**About this exercise**
Keep the pictures out and restate every record exactly.

• • • • •

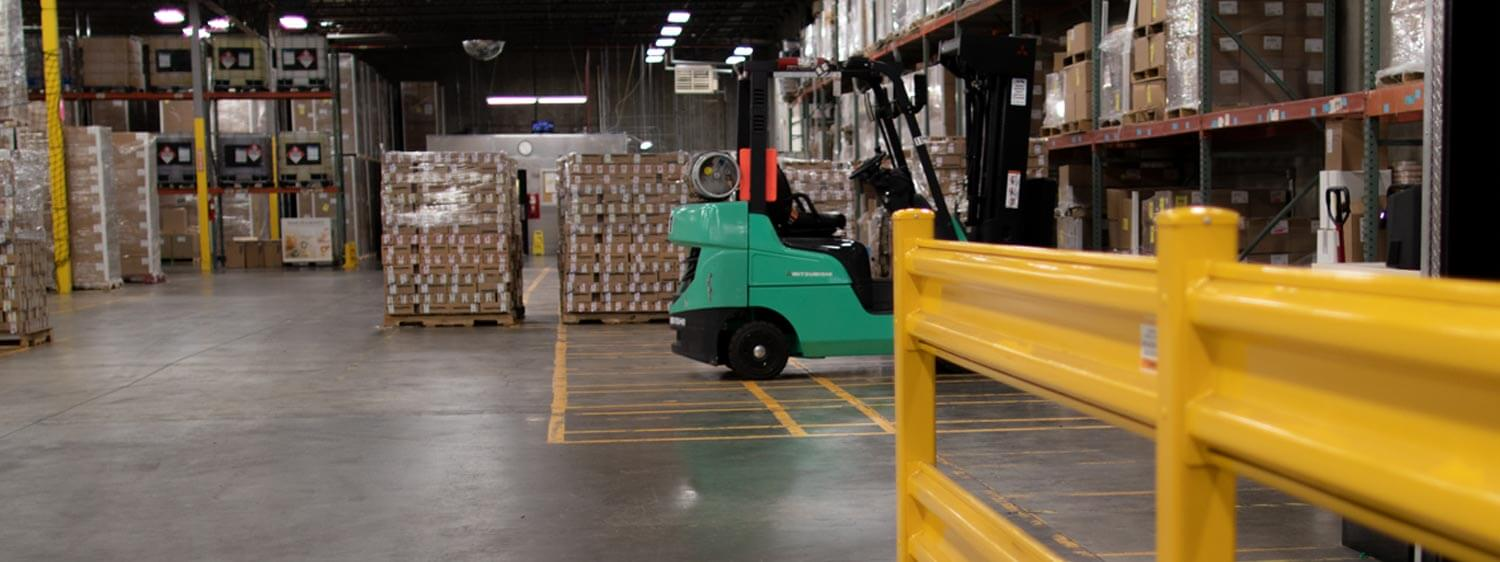 Mitsubishi Forklift Amidst Merchandise in a Warehouse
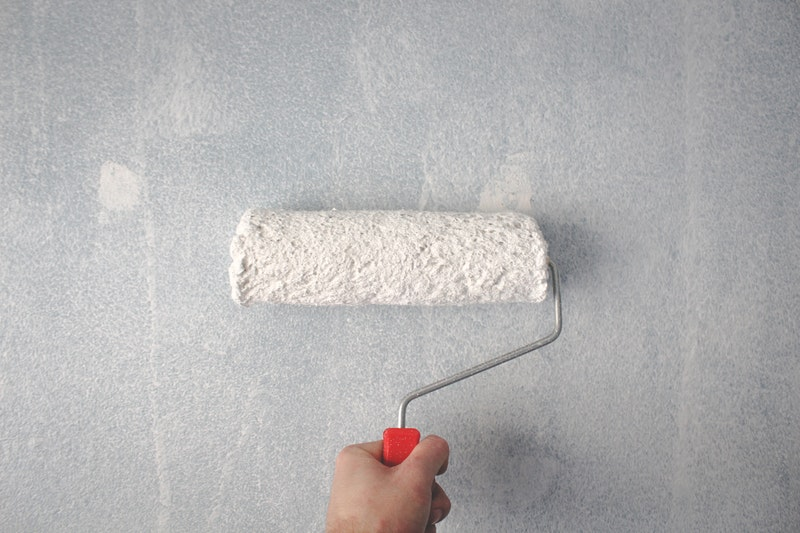 Person holding a paint roller on a wall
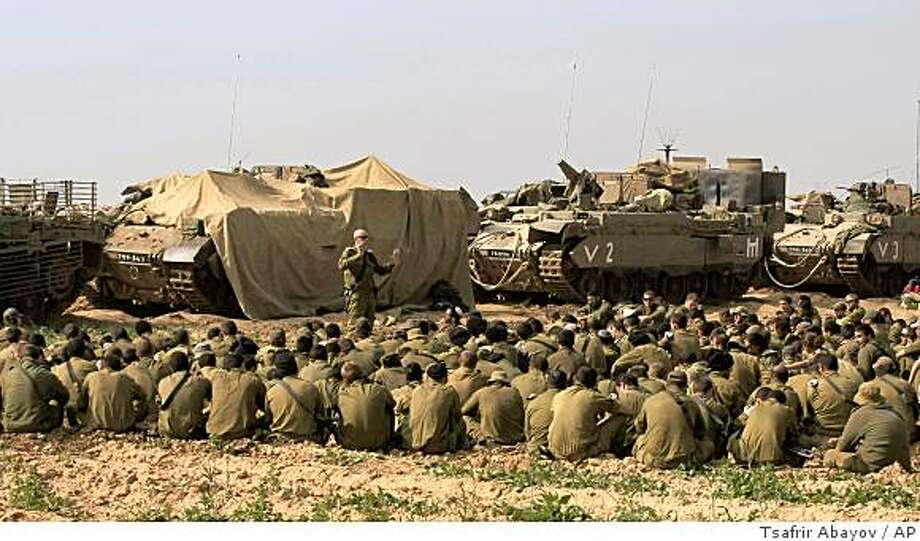 Israeli soldiers are briefed at a staging area  on the Israel-Gaza border,just outside the northern Gaza Stip, Wednesday Jan. 21, 2009. Israel withdrew the last of its troops from the Gaza Strip before dawn on Wednesday, the military said, as the government pursued diplomatic efforts to stanch the flow of arms into the Hamas-ruled territory. (AP Photo/Tsafrir Abayov) Photo: Tsafrir Abayov, AP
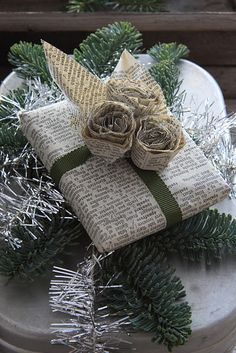 Even newspaper can make beautiful gift wrap. Fashion it into flowers and other embellishments. #giftwrap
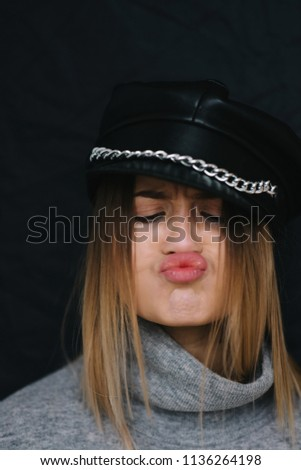 667146d3fd13b Girl in stylish leather cap making funny face. Trendy girl in rock style  wearing military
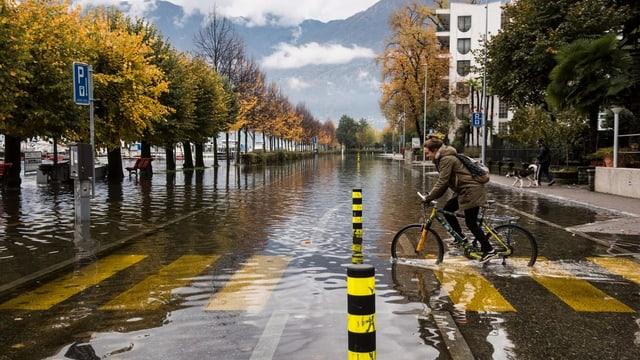 Faru mit Velo fäht auf überschwemmter Strasse in Locarno.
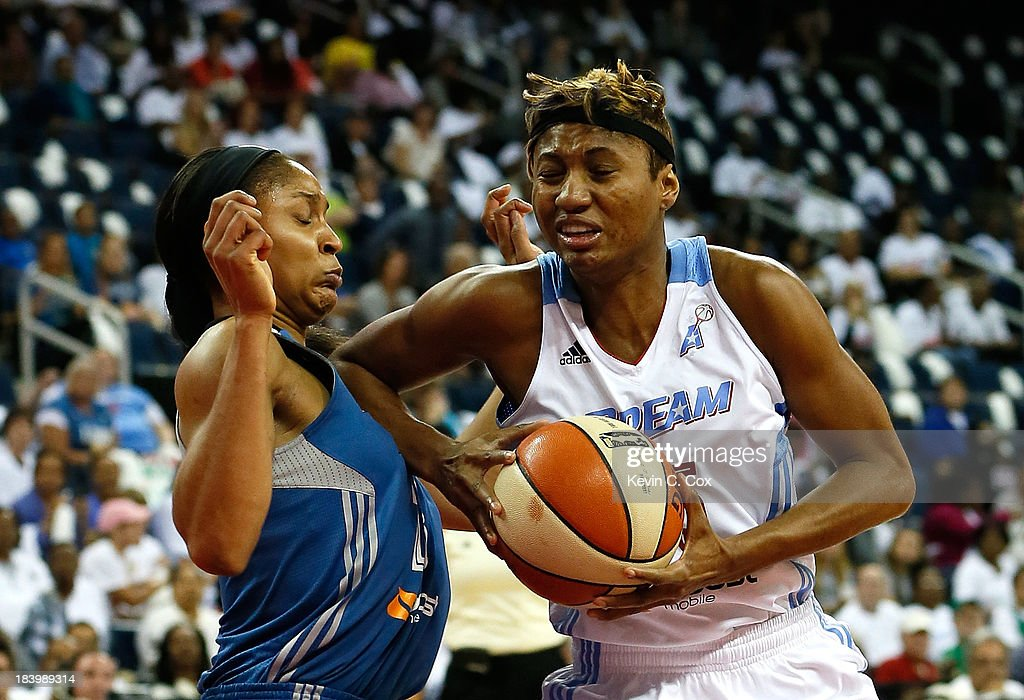 Maya Moore #23 of the Minnesota Lynx draws a charge from Angel McCoughtry #35 of the Atlanta Dream during Game Three of the 2013 WNBA Finals at Philips Arena on October 10, 2013 in Atlanta, Georgia.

• • • • •

**Response below**
 Mitsubishi Forklift Amidst Merchandise in a Warehouse
 Person holding a paint roller on a wall
 Israeli soldiers are briefed at a staging area  on the Israel-Gaza border,just outside the northern Gaza Stip, Wednesday Jan. 21, 2009. Israel withdrew the last of its troops from the Gaza Strip before dawn on Wednesday, the military said, as the government pursued diplomatic efforts to stanch the flow of arms into the Hamas-ruled territory. (AP Photo/Tsafrir Abayov) Photo: Tsafrir Abayov, AP
 Even newspaper can make beautiful gift wrap. Fashion it into flowers and other embellishments. #giftwrap
 667146d3fd13b Girl in stylish leather cap making funny face. Trendy girl in rock style  wearing military
 Faru mit Velo fäht auf überschwemmter Strasse in Locarno.
 Maya Moore #23 of the Minnesota Lynx draws a charge from Angel McCoughtry #35 of the Atlanta Dream during Game Three of the 2013 WNBA Finals at Philips Arena on October 10, 2013 in Atlanta, Georgia.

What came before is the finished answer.